CHP İzmir Milletvekili Kani Beko, ekonomik krizin işsizliği artırarak toplumsal bir travma yarattığını belirterek, “Tarlasından para kazanamayan 3,5 milyon köylü şehirlere göç etti. Ne iş olsa yaparım dediler inşaatlarda çalıştılar ve tecrübesiz oldukları için iş kazalarında en çok onlar hayatını kaybetti. Şehir hayatı 3,5 milyon köylüyü öldürdü” dedi.
Emekli-Sen Salihli Şubesi'nin düzenlediği etkinlikte üyeler ile bir araya gelen CHP’li Beko, her yerini dolaştığı ülkede manzaranın ekonomik verileri kendisine sunduğunu ifade etti ve “AKP iktidarında geçen 16 yılda tütün bitmiş, pamuk bitmiş, zeytin bitmiş. İç ve dış politika çökmüş. 551 milyarı betona gömdüler, Araplar gelecek, şeyhler, şıhlar gelecek bu parayı kurtaracak. Gelen giden olmadı ve 551 milyar betona gömüldü” dedi.

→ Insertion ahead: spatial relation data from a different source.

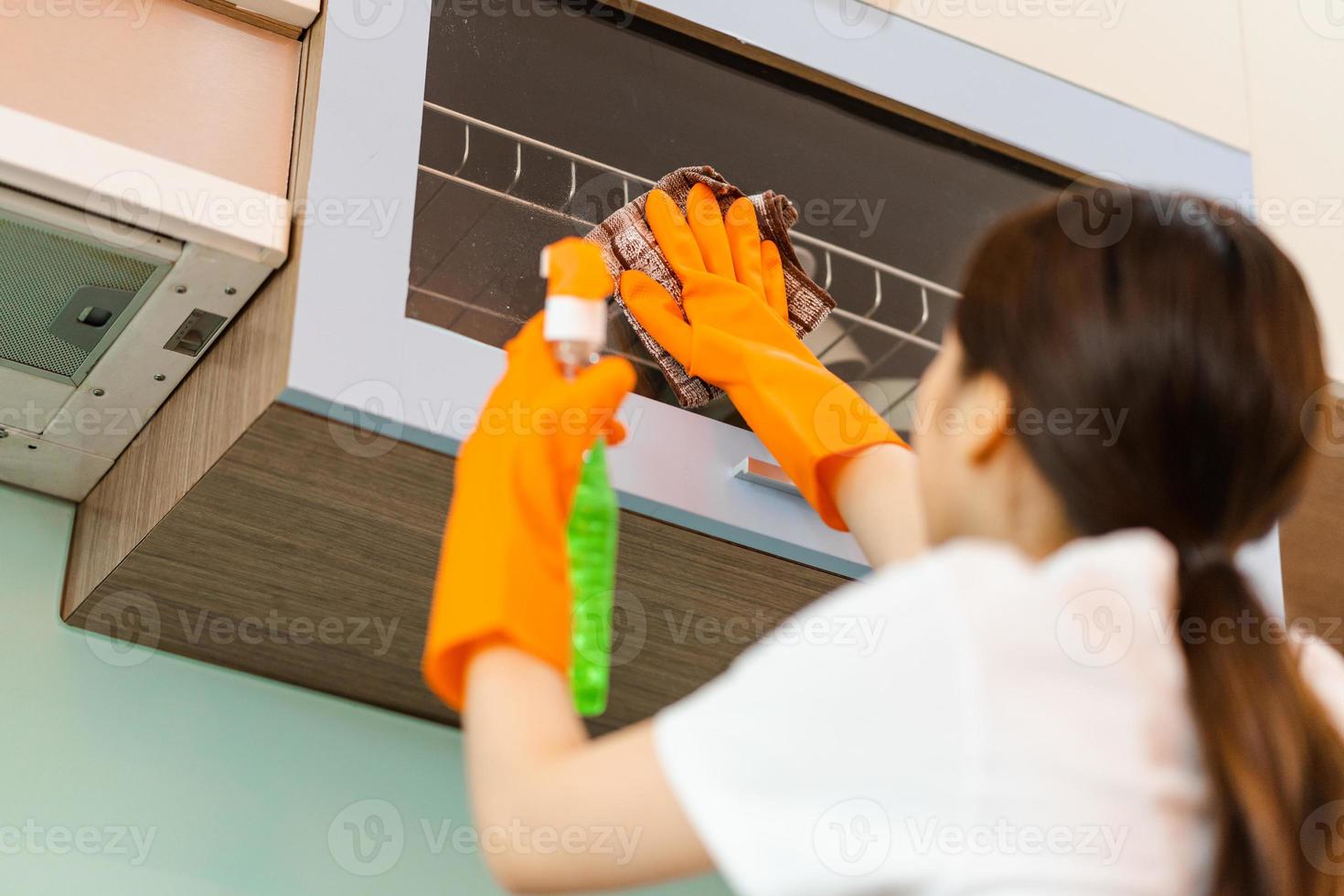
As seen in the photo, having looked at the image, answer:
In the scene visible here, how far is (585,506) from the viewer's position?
0.69 m

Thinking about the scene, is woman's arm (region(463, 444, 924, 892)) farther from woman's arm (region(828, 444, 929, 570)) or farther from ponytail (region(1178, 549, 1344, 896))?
woman's arm (region(828, 444, 929, 570))

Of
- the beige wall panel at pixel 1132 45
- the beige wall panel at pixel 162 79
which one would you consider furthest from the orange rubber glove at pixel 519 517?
the beige wall panel at pixel 1132 45

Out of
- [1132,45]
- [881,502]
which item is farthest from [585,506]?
[1132,45]

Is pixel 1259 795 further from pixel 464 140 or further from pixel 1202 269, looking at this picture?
pixel 464 140

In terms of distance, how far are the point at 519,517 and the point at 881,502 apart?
0.31m

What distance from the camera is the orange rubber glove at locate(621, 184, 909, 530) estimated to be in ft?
2.89

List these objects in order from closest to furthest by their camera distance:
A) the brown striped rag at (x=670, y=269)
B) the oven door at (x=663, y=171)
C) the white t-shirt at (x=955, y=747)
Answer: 1. the white t-shirt at (x=955, y=747)
2. the oven door at (x=663, y=171)
3. the brown striped rag at (x=670, y=269)

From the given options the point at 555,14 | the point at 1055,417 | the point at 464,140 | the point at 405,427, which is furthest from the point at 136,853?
the point at 1055,417

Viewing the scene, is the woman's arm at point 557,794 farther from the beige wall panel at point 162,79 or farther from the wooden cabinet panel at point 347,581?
the beige wall panel at point 162,79

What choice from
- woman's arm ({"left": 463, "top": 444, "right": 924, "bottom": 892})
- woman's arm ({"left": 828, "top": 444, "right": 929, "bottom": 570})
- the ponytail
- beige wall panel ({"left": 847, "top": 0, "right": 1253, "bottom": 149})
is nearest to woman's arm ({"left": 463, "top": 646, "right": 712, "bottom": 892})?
woman's arm ({"left": 463, "top": 444, "right": 924, "bottom": 892})

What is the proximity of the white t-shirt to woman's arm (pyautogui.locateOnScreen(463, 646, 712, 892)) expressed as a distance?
0.01m

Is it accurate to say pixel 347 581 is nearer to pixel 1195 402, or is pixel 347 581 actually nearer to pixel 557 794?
pixel 557 794

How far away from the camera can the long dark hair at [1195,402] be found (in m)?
0.56

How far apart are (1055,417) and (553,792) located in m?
0.24
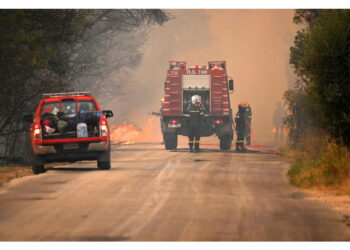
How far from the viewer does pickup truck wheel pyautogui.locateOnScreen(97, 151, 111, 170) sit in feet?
67.2

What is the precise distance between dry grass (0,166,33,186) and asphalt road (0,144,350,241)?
0.46 m

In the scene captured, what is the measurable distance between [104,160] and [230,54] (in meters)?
75.3

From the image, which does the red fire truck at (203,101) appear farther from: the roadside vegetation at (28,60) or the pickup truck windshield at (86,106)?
the pickup truck windshield at (86,106)

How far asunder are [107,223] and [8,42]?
11440mm

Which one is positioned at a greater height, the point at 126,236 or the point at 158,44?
the point at 158,44

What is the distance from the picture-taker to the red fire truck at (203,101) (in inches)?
1303

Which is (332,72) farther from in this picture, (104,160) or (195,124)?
(195,124)

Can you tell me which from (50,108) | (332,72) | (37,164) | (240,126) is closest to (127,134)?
(240,126)

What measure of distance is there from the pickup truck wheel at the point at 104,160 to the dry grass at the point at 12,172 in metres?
1.59

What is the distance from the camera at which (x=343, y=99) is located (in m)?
17.4

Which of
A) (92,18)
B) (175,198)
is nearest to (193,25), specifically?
(92,18)

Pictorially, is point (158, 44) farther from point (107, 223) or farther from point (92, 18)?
point (107, 223)

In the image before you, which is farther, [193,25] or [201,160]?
[193,25]

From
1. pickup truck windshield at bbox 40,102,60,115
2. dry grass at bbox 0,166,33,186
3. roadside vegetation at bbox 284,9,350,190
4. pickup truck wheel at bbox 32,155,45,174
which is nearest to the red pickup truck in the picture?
pickup truck wheel at bbox 32,155,45,174
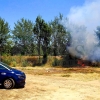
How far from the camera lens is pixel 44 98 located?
39.7ft

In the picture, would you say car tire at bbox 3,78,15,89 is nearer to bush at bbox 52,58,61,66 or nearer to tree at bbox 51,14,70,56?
bush at bbox 52,58,61,66

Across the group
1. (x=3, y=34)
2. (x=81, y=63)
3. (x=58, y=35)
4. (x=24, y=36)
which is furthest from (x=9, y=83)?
(x=24, y=36)

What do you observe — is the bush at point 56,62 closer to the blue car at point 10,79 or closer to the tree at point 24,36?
the tree at point 24,36

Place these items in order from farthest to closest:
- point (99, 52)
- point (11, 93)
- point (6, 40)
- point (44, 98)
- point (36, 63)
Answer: point (6, 40) → point (36, 63) → point (99, 52) → point (11, 93) → point (44, 98)

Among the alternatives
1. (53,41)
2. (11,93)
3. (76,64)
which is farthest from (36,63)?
(11,93)

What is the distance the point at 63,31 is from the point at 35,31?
623 cm

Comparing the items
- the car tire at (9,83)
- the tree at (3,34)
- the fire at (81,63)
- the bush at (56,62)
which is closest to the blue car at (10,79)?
the car tire at (9,83)

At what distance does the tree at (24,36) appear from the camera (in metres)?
71.7

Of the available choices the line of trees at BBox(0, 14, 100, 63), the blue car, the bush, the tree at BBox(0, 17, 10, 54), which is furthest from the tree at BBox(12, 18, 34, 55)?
the blue car

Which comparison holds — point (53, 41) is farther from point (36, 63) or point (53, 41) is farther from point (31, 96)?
point (31, 96)

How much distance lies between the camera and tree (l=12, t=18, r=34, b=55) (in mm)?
71688

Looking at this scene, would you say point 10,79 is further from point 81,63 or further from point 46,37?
point 46,37

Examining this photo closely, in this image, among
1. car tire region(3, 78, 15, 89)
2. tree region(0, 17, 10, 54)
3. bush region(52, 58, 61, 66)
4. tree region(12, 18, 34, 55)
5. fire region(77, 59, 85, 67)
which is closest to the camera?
car tire region(3, 78, 15, 89)

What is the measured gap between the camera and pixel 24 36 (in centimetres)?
7325
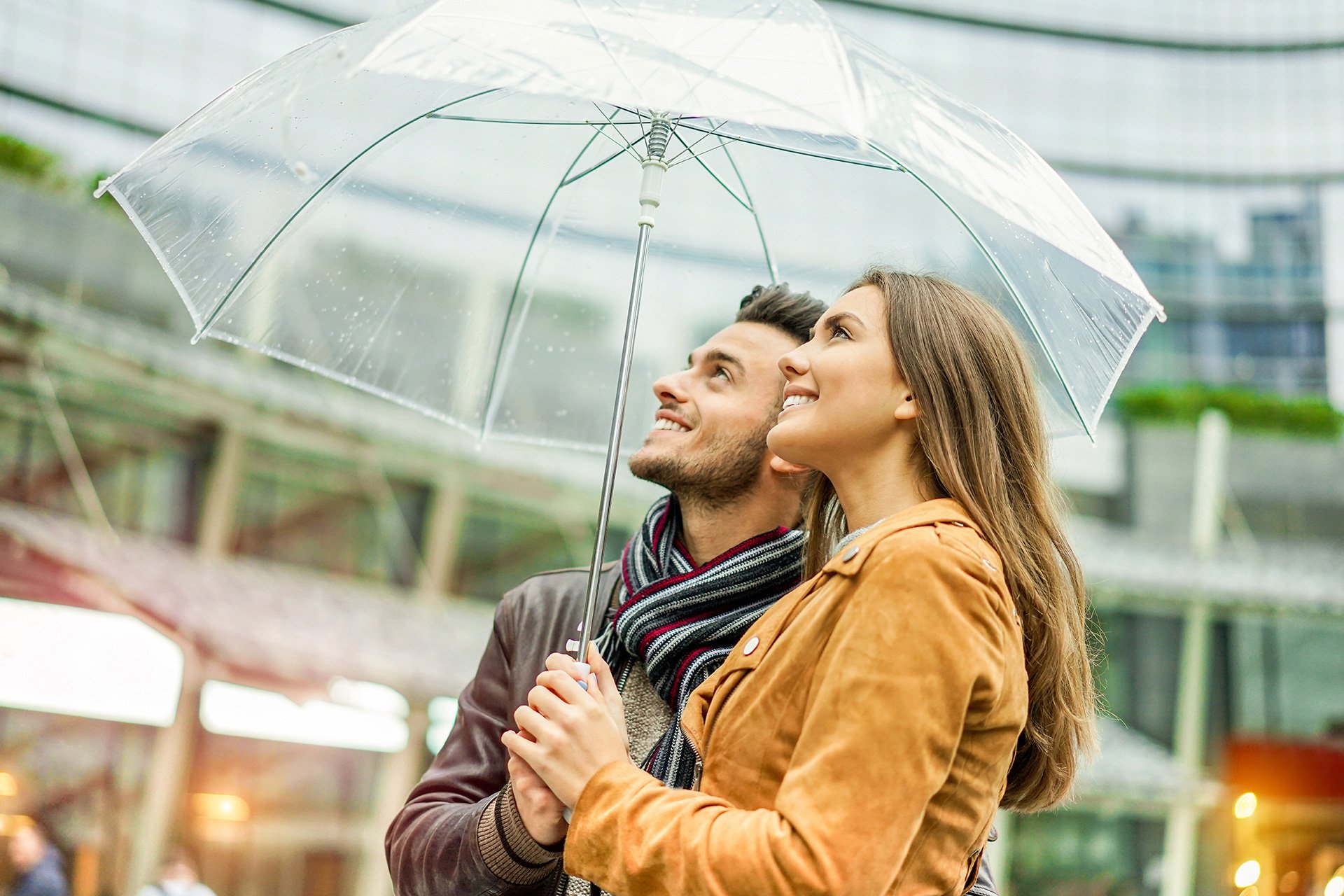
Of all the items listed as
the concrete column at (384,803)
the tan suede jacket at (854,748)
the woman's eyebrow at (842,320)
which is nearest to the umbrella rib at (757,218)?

Çaresizlikten kente gelen 3,5 milyon köylünün içinde bulunduğu durumu da anlatan Beko, “Ne iş verirsen yaparız abi dediler. İşsiz adam ne yapsın. İnşaat işlerinde çalışmaya başladılar ama deneyim, tecrübe, birikim sahibi olmadıkları için iş kazalarında en çok onlar hayatını kaybetti. Şehir hayatı 3,5 milyon köylüyü öldürdü! AKP iktidara geldiğinden bu yana 23 bin işçiyi iş yerlerinde kaybettik. Yazıklar olsun. Uluslar arası Çalışma Örgütü’nün kriterlerine uymazsanız bu ölümler maalesef devam edecek çünkü iş güvenliği yok, yaptırım yok! 3. Havalimanında 53 işçi öldü. Ben DİSK başkanıyken bu işçilerle bir araya geliyordum orada kayıt dışı çok işçi vardı. Bana göre orada 100’e yakın işçi kardeşimiz öldü. Memlekette yüzde 35 kayıt dışı var” dedi.
AKP iktidarının Türkiye’nin hemen hemen bütün kamu varlıklarını yabancı sermayeye sattığını savunan CHP’li Beko, şunları söyledi:
“2002 yılında Kamu Yönetimi Temel Kanunu diye bir kanun çıkardılar. Biz çok karşı çıktık, eylemler yaptık. Neydi bu kanunun içeriği; kamu işletmelerini ve tüm fabrikaları uluslar arası sermayeye teslim etmekti. Karayolları, havayolları, deniz yolları, Sümerbanklar, tekel fabrikaları, şeker fabrikaları tek tek uluslar arası sermayeye satıldı. Bunlar ne yerli ne milli. Satılan bazı işletmelerin isim listesi var. Şeker fabrikalarını, tekel fabrikalarını İsrail’e satmış. Pektim’i, Tüpraş’ı, Tekelekom’u Amerika’ya satmış. Limanlar ve Seka kağıt fabrikası Yunanlılara satılmış. Bugün bankaların yüzde 75’i yabancı sermayede. Son Varlık Fonuna baktığımızda kanun hükmünde kararname ile fonun başına atayan Recep Tayyip Erdoğan, atanan Recep Tayyip Erdoğan, onaylayan Recep Tayyip Erdoğan. Ziraat Bankası, Halk Bank, Botaş, PTT, Eti Maden, Çaykur, Borsa İstanbul, Türk Hava Yolları, at yarışları, Milli Piyango ve 200 milyar para var bu fonda. Yetki ise damadın elinde. Olacak iş değil, akıl tutulması var. Bunlar bizim elimizde kalan son varlıklarımız. Ama karşımızda tam bir ihanet şebekesi var.”